**Written exercise**
Repeat everything in the material exactly.
========================================
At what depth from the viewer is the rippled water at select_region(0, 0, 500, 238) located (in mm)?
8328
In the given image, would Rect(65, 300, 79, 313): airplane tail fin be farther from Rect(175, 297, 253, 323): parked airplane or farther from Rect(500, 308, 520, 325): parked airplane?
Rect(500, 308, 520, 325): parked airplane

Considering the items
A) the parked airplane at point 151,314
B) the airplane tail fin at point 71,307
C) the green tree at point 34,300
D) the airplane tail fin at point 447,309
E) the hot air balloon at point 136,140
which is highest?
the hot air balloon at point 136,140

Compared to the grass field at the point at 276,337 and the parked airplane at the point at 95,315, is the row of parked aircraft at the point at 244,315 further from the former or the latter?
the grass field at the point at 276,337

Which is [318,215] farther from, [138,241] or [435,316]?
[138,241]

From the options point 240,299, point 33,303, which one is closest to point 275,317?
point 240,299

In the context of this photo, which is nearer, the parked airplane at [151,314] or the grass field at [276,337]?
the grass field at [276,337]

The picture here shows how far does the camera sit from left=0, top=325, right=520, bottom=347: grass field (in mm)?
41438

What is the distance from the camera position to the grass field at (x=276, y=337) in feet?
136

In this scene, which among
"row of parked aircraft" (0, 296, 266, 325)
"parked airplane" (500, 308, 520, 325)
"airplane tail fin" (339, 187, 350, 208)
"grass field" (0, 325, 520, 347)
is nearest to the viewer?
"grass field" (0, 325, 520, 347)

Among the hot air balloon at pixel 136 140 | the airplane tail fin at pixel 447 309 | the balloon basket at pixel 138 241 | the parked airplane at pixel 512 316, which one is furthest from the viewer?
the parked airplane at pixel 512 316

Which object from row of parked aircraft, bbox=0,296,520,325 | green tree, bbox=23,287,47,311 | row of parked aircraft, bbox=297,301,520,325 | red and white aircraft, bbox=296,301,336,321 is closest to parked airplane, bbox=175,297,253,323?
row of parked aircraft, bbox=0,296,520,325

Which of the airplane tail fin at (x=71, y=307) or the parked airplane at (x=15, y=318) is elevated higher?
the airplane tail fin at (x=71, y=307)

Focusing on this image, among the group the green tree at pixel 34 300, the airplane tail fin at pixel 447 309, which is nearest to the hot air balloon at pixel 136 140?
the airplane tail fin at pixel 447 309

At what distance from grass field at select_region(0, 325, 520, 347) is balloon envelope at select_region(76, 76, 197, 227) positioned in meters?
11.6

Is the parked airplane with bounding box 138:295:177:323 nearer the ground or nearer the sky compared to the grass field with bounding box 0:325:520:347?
========================================
**Correct answer**
At what depth from the viewer is the rippled water at select_region(0, 0, 500, 238) located (in mm)?
8328
In the given image, would Rect(65, 300, 79, 313): airplane tail fin be farther from Rect(175, 297, 253, 323): parked airplane or farther from Rect(500, 308, 520, 325): parked airplane?
Rect(500, 308, 520, 325): parked airplane

Considering the items
A) the parked airplane at point 151,314
B) the airplane tail fin at point 71,307
C) the green tree at point 34,300
D) the airplane tail fin at point 447,309
E) the hot air balloon at point 136,140
which is highest?
the hot air balloon at point 136,140

Compared to the grass field at the point at 276,337 and the parked airplane at the point at 95,315, is the row of parked aircraft at the point at 244,315 further from the former or the latter?
the grass field at the point at 276,337

Which is [318,215] farther from, [138,241] or [435,316]?
[138,241]

From the options point 240,299, point 33,303, which one is closest to point 275,317?
point 240,299

In the context of this photo, which is nearer, the parked airplane at [151,314] or the grass field at [276,337]?
the grass field at [276,337]

The picture here shows how far does the camera sit from left=0, top=325, right=520, bottom=347: grass field (in mm)?
41438

What is the distance from the camera position to the grass field at (x=276, y=337) in feet?
136

In this scene, which among
"row of parked aircraft" (0, 296, 266, 325)
"parked airplane" (500, 308, 520, 325)
"airplane tail fin" (339, 187, 350, 208)
"grass field" (0, 325, 520, 347)
is nearest to the viewer?
"grass field" (0, 325, 520, 347)

Among the hot air balloon at pixel 136 140 | the airplane tail fin at pixel 447 309 | the balloon basket at pixel 138 241 | the parked airplane at pixel 512 316, which one is furthest from the viewer?
the parked airplane at pixel 512 316

Which object from row of parked aircraft, bbox=0,296,520,325 | green tree, bbox=23,287,47,311 | row of parked aircraft, bbox=297,301,520,325 | red and white aircraft, bbox=296,301,336,321 is closest to parked airplane, bbox=175,297,253,323?
row of parked aircraft, bbox=0,296,520,325

Which of the airplane tail fin at (x=71, y=307) or the parked airplane at (x=15, y=318) is elevated higher?
the airplane tail fin at (x=71, y=307)

Focusing on this image, among the group the green tree at pixel 34 300, the airplane tail fin at pixel 447 309, which is nearest to the hot air balloon at pixel 136 140?
the airplane tail fin at pixel 447 309

At what distance from grass field at select_region(0, 325, 520, 347) is balloon envelope at select_region(76, 76, 197, 227) positioned in meters?
11.6

Is the parked airplane with bounding box 138:295:177:323 nearer the ground or nearer the sky compared to the grass field with bounding box 0:325:520:347?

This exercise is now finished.